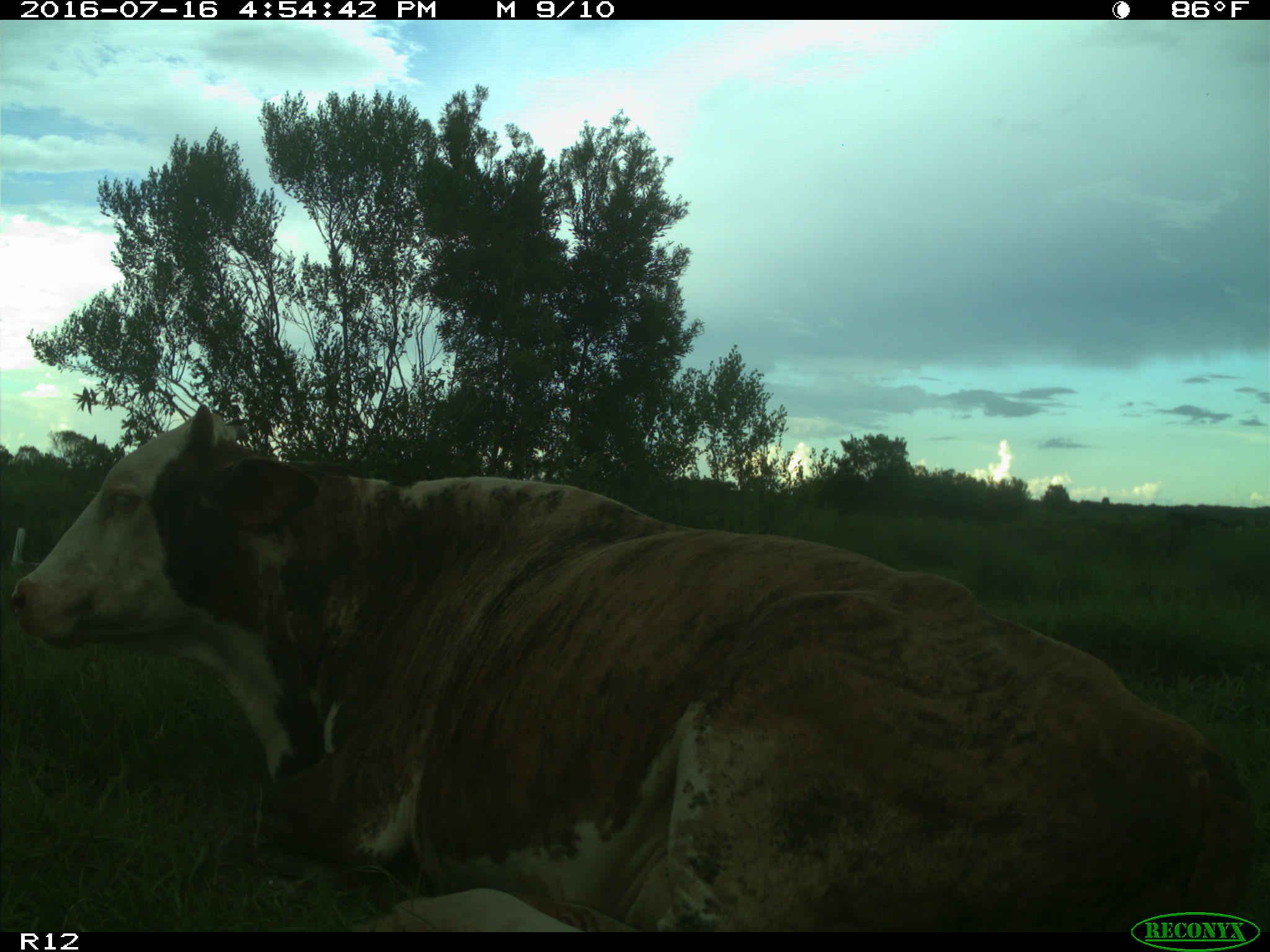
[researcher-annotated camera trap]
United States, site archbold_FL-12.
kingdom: Animalia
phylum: Chordata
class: Mammalia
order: Artiodactyla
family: Bovidae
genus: Bos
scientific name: Bos taurus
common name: domestic cow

★ ★ ★ ★

# [YOUR TASK]
For each entry above, write it out again exactly but leave out any picture.

# [RESPONSE AREA]
[researcher-annotated camera trap]
United States, site archbold_FL-12.
kingdom: Animalia
phylum: Chordata
class: Mammalia
order: Artiodactyla
family: Bovidae
genus: Bos
scientific name: Bos taurus
common name: domestic cow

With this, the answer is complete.